The dollar was able to become the world currency not only because of the largest gold reserves in the United States at the time, but because of its military might. If not, your wealth belongs to someone else’s family ——- just think about our humiliating history.

In the crypto world, as a “country” public chain, if your strength is not enough, then your stablecoin system will not be able to do the same.

In the final analysis, the key factor that determines the battle of stablecoins is the public chain itself. Then, from the perspective of the development process and current situation of UST, each public chain must spend more money in order to fight this battle. The result is accelerated industry consolidation, the damned will die faster, and the victorious will win faster.

In the chaos, the biggest beneficiary is also our biggest opportunity, of which there are three opportunities.

1.90% BTC and 10% ETH. This is the most direct beneficiary, because BTC is the best crypto asset to endorse decentralized stablecoins, followed by ETH. If each public chain has to embark on the road of issuing their own stablecoins, then the buying orders of BTC and ETH will be infinitely enlarged.

2. CRV. CRV is now the largest stablecoin lending platform and a place for stablecoins to obtain liquidity.

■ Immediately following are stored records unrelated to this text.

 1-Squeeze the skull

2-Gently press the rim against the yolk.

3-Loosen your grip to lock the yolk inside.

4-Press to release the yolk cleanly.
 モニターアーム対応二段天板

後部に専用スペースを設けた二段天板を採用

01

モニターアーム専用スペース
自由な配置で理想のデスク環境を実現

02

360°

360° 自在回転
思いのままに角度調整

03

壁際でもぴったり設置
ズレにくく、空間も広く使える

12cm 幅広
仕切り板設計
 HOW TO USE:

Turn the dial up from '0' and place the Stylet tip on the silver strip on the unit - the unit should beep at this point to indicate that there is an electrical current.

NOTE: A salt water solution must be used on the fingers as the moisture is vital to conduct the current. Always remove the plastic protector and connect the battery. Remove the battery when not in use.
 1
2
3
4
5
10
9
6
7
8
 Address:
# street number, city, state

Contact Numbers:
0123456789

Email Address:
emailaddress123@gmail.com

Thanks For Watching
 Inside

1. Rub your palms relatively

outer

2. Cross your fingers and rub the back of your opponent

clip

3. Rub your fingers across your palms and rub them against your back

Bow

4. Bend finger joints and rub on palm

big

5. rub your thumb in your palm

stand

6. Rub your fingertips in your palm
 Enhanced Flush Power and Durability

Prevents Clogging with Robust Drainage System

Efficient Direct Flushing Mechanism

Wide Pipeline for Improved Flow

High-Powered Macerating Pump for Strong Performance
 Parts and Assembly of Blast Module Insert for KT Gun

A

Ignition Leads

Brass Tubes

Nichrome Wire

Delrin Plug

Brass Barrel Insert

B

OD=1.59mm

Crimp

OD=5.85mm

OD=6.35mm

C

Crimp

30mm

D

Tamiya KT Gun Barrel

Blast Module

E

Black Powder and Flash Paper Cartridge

If each public chain wants to have sufficient liquidity for its stablecoins, it must continue to buy CRV to obtain governance rights to allow its own stablecoins to have sufficient liquidity. Stablecoin pools are more attractive.

3. MakerDAO. DAI is the direct opponent of UST and other USXs. To be honest, I am most optimistic about DAI. Because he is backed by the “country” that is currently winning and can still maintain its advantage in the future, Ethereum. Congenitally, it is possible to obtain high-quality crypto assets that introduce ERC20, and MakerDAO has already begun to exert its strength when it accepts the challenge of challengers such as UST. On 4.20th, MakerDAO announced that it will begin to integrate the Ethereum expansion scheme StarkNet on April 28th to reduce DAI transaction costs. This is the first time that MakerDAO has integrated a network other than the Ethereum mainnet.


After all, the most valuable assets of Crypto are BTC and ETH.

The more the world develops, the more valuable they are.